U.K. gasoline sellers aren’t overcharging motorists by failing to pass on declines in crude-oil prices, according to the country’s competition watchdog.
The CHART OF THE DAY shows the link between oil costs and the prices consumers pay for fuel has become closer in recent years. It shows monthly U.K. forecourt prices and Brent crude prices, in dollars per U.S. gallon, since 1992. The lower chart shows how the ratio between the two has fallen from above 18 in 1998 to 2.9 this month.
Questioning the behavior of oil companies and fuel suppliers has been common among British politicians in recent years. In 2011, Prime Minister David Cameron called for a “good competitive sector,” while last October opposition Labour leader Ed Miliband said “cozy cartels and powerful interests” were failing to pass on falls in oil prices to consumers.
“We recognize that there has been widespread mistrust in how this market is operating,” Clive Maxwell, chief executive officer of the Office of Fair Trading, said in a statement yesterday. “However, our analysis suggests that competition is working well, and rises in pump prices over the past decade or so have largely been down to increases in tax and the cost of crude oil.”

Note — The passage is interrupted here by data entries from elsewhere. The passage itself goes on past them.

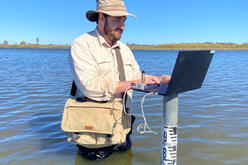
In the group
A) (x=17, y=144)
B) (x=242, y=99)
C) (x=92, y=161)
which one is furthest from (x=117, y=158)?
(x=242, y=99)

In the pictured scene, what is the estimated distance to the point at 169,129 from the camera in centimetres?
299

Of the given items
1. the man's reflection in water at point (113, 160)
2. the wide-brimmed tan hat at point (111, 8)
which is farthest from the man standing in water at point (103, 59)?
the man's reflection in water at point (113, 160)

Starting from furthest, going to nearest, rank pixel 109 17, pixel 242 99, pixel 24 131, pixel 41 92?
pixel 41 92 → pixel 242 99 → pixel 24 131 → pixel 109 17

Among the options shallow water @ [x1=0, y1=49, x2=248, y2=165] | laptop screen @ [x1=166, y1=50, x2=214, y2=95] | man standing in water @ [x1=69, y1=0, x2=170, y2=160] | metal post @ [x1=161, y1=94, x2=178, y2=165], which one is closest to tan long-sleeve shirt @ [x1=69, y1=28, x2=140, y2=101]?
man standing in water @ [x1=69, y1=0, x2=170, y2=160]

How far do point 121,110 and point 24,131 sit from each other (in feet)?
11.4

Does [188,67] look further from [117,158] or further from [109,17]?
[117,158]

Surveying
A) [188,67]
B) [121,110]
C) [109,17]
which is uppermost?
[109,17]

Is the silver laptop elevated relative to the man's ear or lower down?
lower down

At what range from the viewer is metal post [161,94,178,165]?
115 inches

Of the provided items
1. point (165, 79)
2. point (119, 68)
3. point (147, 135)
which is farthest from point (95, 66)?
point (147, 135)

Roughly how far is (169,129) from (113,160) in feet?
6.48

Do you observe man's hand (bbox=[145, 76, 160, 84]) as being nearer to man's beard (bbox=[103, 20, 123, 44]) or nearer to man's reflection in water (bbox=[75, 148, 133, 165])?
man's beard (bbox=[103, 20, 123, 44])

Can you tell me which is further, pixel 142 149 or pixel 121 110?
pixel 142 149

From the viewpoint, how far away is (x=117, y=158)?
4.70 m
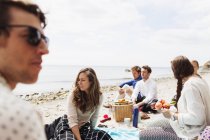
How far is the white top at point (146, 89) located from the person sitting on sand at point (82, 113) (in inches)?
198

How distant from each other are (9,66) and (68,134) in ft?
14.2

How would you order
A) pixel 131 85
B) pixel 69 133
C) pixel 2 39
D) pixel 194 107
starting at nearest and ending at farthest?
1. pixel 2 39
2. pixel 194 107
3. pixel 69 133
4. pixel 131 85

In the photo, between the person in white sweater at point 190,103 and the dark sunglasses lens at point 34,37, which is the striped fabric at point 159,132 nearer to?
the person in white sweater at point 190,103

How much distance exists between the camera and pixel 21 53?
1231 millimetres

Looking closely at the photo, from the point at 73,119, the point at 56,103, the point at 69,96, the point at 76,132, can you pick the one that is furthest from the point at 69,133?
the point at 56,103

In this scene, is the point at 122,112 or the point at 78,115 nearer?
the point at 78,115

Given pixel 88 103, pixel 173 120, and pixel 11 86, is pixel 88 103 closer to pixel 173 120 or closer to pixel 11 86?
pixel 173 120

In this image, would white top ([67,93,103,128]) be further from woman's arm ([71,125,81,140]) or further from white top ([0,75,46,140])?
white top ([0,75,46,140])

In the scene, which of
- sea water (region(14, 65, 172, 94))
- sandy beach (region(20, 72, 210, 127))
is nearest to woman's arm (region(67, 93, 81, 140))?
sea water (region(14, 65, 172, 94))

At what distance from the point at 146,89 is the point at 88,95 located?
5.39m

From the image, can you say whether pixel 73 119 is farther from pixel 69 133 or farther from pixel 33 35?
pixel 33 35

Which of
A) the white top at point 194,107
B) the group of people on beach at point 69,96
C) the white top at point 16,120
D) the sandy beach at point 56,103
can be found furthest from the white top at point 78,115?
the white top at point 16,120

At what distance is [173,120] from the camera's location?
5.14 meters

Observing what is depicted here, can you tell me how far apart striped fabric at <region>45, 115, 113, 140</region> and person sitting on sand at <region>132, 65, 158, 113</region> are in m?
4.96
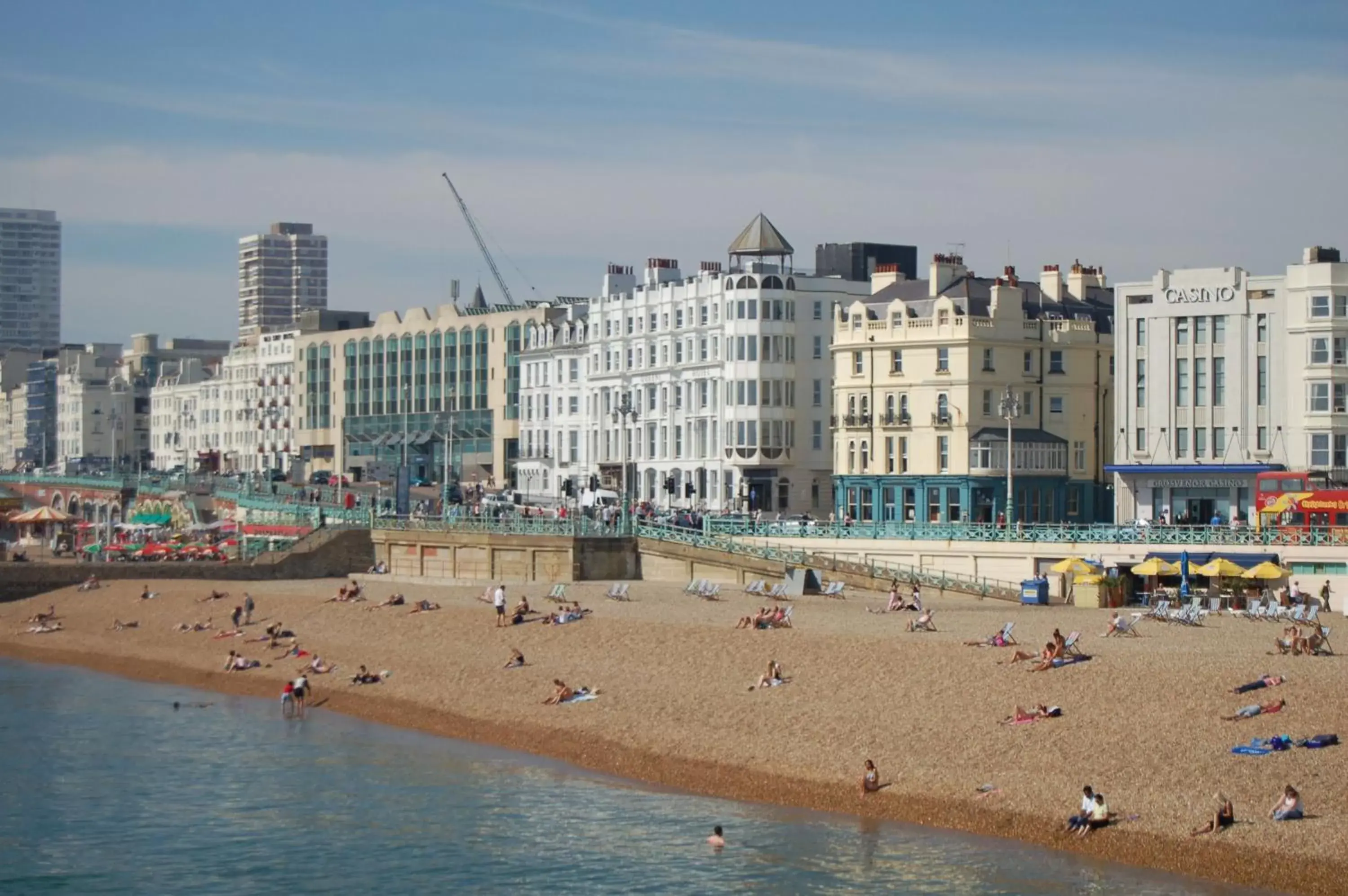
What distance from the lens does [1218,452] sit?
73312mm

According to the OFT, out of the 136 pence ($2.15) a British motorist paid in 2012 for a liter of gasoline, 81 pence went in tax, 44 pence represented the crude oil price, and 11 pence was the retailer’s margin. The AA, Britain’s largest motoring organization, said the report did nothing to address a lack of price transparency and called for wholesale prices to be made publicly available alongside consumer prices.